(Data under study Opens)

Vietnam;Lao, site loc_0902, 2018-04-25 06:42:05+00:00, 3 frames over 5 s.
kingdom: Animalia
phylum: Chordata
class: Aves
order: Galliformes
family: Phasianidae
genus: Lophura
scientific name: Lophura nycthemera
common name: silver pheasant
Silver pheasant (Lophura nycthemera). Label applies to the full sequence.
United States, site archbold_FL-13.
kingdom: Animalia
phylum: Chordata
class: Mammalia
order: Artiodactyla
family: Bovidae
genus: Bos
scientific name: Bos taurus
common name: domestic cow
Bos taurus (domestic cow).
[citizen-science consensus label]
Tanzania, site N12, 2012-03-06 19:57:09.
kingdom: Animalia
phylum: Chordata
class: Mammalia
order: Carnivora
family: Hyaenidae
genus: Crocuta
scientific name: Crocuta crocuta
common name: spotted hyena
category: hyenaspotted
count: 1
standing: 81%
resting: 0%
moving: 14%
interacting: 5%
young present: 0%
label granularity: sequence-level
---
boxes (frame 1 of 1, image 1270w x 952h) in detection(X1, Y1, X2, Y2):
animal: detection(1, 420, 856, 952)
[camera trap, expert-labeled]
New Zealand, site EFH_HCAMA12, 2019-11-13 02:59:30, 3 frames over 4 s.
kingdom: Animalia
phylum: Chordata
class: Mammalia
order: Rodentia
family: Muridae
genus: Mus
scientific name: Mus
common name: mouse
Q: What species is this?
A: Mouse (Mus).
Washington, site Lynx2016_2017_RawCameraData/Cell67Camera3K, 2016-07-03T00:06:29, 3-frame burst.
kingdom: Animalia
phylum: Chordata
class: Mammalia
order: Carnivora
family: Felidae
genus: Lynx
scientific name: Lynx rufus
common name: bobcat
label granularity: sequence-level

(Data under study Closes)

- Work required -
The lines from the one containing "scientific name: Lynx rufus" through the last line of the records are to be transcribed exactly, with nothing else added.

- Final answer -
scientific name: Lynx rufus
common name: bobcat
label granularity: sequence-level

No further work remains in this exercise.